Историческая функция тоталитарных режимов
Если одни исследователи сводят роль тоталитарных (прежде всего фашистских) режимов к чрезвычайному орудию подавления трудящихся масс, своего рода превентивной или односторонней “гражданской войне” сверху[130], то некоторые другие считают их простым проявлением неуемной жажды власти тех или иных лиц или группировок[131] либо неким случайным зигзагом в истории, не обусловленным развитием соответствующих обществ. В действительности, мы могли видеть, что тоталитарные или прототалитарные режимы возникали в самых различных исторических обстоятельствах, на самых разных этапах социального развития. В одних случаях они сопровождали (и, как мы увидим, организовывали) создание основ индустриального общества (Россия — СССР, некоторые страны Восточной Европы и “третьего мира”). В Германии и частично в Италии они устанавливались в период перехода от одной стадии развития индустриального общества (“дофордистской”) к другой (“фордистской”, “тейлористской”, “конвейерной”). Общим можно считать одно: тоталитарные системы правления призваны были обеспечить концентрацию сил резервов и ресурсов для ускоренного, форсированного решения задачи социально-экономической и социально-политической модернизации в ситуациях, когда “нормальное” достижение цели бывало по тем или иным причинам затруднено или невозможно.

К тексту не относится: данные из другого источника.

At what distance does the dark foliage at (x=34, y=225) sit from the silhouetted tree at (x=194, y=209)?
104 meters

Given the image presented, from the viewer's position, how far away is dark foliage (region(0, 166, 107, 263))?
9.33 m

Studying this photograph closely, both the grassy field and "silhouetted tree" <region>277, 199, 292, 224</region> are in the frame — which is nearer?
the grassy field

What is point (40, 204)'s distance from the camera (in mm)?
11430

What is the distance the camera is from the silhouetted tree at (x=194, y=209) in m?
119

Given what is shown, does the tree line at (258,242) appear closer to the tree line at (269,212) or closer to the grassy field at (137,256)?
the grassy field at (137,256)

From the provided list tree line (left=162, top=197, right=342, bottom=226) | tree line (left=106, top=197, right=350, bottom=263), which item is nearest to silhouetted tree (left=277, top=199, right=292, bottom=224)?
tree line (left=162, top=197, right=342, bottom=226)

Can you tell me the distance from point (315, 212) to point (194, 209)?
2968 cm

Не следует искать здесь какой-либо “предопределенности”. История не есть поле действия “железно необходимых” законов, пробивающих себе дорогу с неотвратимостью рока. Нельзя считать неизбежной и упомянутую нами “модернизацию”, т. е. переход от доиндустриальной фазы развития к индустриальной либо от одной из ступеней индустриального общества к другой. Направление развития всегда связано с интересами и с соотношением тех или иных социальных сил или групп, которые вступают между собой в острую борьбу по вопросу о путях общественного развития. Но у этих процессов существует и своя собственная логика. Так, стремление новых, “альтернативных” элит в России и иных “догоняющих” странах обеспечить собственное господство внутри страны и за ее пределами неумолимо предполагало ориентацию на экономическую независимость и индустриализацию страны, для чего было необходимо жестко контролировать ее связи с мировым рынком и т. д. Точно так же интересы итальянского и германского капитализма, отставшего от своих конкурентов, в конкретных обстоятельствах “требовали” активной внешней экспансии, что опять-таки побуждало к ускоренной “модернизации”.

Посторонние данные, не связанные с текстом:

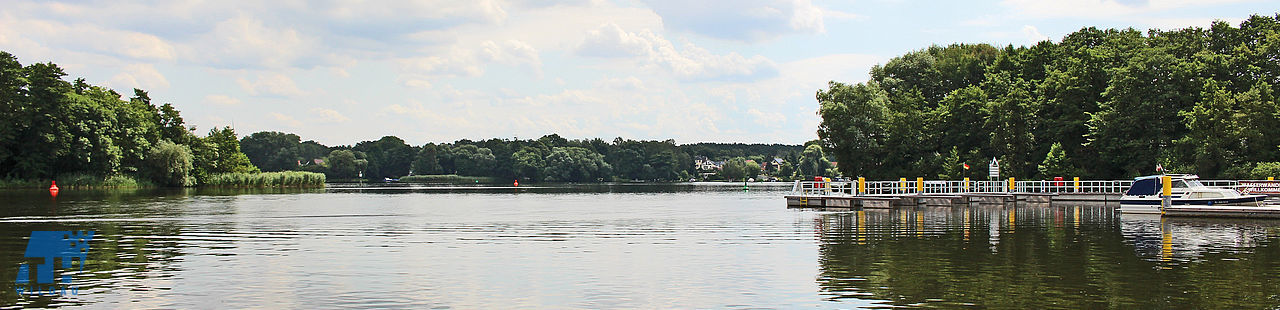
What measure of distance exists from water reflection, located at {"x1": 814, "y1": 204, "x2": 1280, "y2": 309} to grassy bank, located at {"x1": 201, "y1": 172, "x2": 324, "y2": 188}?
95.9 m

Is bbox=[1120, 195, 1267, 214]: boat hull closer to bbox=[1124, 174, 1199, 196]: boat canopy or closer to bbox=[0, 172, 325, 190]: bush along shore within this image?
bbox=[1124, 174, 1199, 196]: boat canopy

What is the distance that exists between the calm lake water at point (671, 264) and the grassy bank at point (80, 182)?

Первая мировая война обострила все внутренние противоречия, особенно в странах, не добившихся в результате нее ощутимых успехов или потерпевших поражение. В Италии неспособность либеральной системы преодолеть отставание от других держав, обеспечить дальнейшее процветание итальянского капитализма, покончить с препятствовавшими ему гегемонией региональных и групповых интересов, с разрывом в уровне индустриализации между Севером и Югом побудила Муссолини использовать широкое недовольство для установления фашистской диктатуры. Попытки решения этих проблем занимали важнейшее место в политике режима Муссолини. Итальянские фашисты не случайно воспринимали себя как продолжателей национальной задачи Рисорджименто с его максимой: единое итальянское государство уже создано, теперь следует “создать итальянцев” как единую, гомогенную нацию.
К концу 20 — началу 30-х годов либеральный капитализм оказался в тупике во всех важнейших странах. Промышленный рост, стимулированный первой мировой войной, и распространение новой конвейерной технологии вызвали стремительное развитие социальных и экономических диспропорций, гигантскую безработицу, невиданное прежде обнищание и падение покупательной способности масс. “Великий кризис” 1929–1931 гг. знаменовал собой поворот к новому, “фордистско-тейлористскому” этапу в истории индустриального капитализма. Государство вынуждено было брать на себя функции планирования и решения системных проблем, а также усилить свое вмешательство в социальную сферу. В большинстве капиталистических стран оно прибегло в 30-е годы к так называемой “кейнсианской” политике: увеличению государственных инвестиций в экономику, регулированию условий производства и сбыта, поддержке программ борьбы с безработицей, принудительному картелированию, поощрению общественного спроса (в том числе посредством увеличения военных заказов) и т. д. Смягчение социальных проблем в результате активной государственной политики должно было также стимулировать массовый спрос, а этот последний — вызвать новый экономический рост.
130
Критику такого подхода см., например: Poulantzas N. Faschismus und Diktatur. München, 1973.